**EXERCISE PROMPT**
Write out the listing below from the line containing "Taking a look" to its last line, unaltered, ends included.

— START TASK MATERIAL —

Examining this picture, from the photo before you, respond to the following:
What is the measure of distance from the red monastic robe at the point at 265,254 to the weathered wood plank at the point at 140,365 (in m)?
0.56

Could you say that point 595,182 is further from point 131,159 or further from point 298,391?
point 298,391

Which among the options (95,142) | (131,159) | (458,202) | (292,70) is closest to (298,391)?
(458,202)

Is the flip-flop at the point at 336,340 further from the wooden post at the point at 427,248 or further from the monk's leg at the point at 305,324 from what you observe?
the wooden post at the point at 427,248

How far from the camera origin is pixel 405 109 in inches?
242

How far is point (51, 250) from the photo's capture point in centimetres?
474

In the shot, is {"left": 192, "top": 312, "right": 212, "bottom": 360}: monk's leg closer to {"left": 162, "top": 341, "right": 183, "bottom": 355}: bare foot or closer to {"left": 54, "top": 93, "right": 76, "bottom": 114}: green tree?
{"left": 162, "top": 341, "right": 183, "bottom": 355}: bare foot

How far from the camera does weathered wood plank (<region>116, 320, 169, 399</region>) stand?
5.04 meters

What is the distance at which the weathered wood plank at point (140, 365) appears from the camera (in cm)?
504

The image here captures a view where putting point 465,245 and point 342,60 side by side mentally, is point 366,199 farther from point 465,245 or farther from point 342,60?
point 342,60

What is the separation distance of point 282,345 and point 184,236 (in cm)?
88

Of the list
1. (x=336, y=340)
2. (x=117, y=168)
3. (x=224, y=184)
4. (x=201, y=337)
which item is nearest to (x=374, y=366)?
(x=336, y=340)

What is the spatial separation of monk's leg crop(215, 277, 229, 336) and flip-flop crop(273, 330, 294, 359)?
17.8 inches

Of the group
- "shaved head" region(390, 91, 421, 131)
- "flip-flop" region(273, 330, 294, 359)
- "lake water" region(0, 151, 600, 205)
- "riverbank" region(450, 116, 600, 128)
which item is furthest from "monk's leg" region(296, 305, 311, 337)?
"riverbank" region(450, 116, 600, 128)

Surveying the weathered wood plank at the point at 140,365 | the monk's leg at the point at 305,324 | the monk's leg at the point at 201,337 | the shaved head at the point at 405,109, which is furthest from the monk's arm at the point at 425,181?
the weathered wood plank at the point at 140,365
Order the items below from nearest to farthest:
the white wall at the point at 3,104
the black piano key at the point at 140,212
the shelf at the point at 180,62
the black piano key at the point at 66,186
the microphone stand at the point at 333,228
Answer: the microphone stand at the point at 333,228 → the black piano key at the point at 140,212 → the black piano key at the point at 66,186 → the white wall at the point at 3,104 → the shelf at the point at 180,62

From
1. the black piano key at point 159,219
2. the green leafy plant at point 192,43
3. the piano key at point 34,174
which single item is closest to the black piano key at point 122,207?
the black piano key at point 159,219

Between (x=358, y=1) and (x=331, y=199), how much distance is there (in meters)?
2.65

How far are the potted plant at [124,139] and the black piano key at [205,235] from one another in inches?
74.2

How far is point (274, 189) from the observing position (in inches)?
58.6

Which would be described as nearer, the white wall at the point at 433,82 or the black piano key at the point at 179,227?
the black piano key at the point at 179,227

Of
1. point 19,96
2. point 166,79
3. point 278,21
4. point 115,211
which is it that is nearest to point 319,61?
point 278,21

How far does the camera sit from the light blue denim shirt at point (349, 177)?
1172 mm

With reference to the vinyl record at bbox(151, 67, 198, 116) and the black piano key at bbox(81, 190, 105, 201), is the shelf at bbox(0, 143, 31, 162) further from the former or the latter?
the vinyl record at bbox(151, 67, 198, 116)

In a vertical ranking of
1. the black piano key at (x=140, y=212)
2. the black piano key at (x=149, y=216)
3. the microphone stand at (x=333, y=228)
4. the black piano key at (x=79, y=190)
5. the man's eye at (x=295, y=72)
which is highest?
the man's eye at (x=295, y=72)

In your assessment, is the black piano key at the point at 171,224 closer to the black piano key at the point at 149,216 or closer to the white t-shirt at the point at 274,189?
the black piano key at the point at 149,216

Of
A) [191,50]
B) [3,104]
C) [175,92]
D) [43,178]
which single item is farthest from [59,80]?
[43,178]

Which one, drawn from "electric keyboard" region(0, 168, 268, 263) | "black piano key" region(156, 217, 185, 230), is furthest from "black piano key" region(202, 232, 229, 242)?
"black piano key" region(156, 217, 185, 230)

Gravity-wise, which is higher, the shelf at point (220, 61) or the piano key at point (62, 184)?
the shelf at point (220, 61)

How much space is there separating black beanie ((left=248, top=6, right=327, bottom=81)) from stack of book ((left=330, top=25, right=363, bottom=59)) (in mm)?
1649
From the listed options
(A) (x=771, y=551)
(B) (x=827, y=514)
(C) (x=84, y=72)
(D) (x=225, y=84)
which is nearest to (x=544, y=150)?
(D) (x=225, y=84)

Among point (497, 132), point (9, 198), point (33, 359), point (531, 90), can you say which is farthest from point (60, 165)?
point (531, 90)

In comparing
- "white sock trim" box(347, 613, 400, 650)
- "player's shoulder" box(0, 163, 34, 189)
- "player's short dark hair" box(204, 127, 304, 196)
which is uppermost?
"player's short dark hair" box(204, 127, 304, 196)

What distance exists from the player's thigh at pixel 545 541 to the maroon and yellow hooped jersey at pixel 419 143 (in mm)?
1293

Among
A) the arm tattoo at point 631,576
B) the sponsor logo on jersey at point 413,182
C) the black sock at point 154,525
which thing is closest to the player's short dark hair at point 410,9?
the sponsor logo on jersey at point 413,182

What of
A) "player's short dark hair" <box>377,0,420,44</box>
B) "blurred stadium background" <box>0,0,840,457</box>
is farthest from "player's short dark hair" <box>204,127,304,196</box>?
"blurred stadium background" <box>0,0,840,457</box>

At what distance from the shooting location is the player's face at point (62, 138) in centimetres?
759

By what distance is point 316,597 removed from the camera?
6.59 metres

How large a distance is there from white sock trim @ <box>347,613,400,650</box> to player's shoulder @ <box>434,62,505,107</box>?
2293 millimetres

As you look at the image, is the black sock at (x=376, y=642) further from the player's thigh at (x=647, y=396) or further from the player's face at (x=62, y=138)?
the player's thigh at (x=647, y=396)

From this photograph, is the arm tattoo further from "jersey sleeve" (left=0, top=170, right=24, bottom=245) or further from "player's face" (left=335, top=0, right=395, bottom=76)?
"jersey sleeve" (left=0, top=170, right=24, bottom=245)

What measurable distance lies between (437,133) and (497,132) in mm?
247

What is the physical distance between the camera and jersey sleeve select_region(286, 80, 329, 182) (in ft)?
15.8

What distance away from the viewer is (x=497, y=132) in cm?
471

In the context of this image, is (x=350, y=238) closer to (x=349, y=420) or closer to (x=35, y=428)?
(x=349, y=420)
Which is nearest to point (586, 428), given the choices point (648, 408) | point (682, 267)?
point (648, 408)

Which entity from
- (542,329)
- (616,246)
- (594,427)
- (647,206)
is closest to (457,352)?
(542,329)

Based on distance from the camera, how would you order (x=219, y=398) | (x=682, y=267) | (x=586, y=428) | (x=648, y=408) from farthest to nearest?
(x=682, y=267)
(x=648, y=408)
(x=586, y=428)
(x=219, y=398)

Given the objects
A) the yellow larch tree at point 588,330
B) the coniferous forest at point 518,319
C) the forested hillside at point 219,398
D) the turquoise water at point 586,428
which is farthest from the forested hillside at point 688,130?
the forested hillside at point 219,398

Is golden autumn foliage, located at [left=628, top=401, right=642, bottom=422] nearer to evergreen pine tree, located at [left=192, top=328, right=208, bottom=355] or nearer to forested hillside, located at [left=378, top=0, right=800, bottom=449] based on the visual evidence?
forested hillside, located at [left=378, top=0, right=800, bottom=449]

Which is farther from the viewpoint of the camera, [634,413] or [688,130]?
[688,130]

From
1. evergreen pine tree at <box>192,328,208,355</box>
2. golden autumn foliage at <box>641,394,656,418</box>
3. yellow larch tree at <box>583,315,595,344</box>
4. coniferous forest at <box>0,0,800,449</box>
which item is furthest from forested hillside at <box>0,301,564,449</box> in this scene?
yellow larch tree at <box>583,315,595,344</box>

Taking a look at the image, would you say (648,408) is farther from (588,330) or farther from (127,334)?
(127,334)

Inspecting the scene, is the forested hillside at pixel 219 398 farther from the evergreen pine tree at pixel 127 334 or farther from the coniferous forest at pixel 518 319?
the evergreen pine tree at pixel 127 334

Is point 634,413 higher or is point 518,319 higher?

— END TASK MATERIAL —

**THE SOLUTION**
Taking a look at the image, would you say (648,408) is farther from (588,330) or farther from (127,334)?
(127,334)

Inspecting the scene, is the forested hillside at pixel 219 398 farther from the evergreen pine tree at pixel 127 334 or farther from the coniferous forest at pixel 518 319?
the evergreen pine tree at pixel 127 334

Is point 634,413 higher or is point 518,319 higher?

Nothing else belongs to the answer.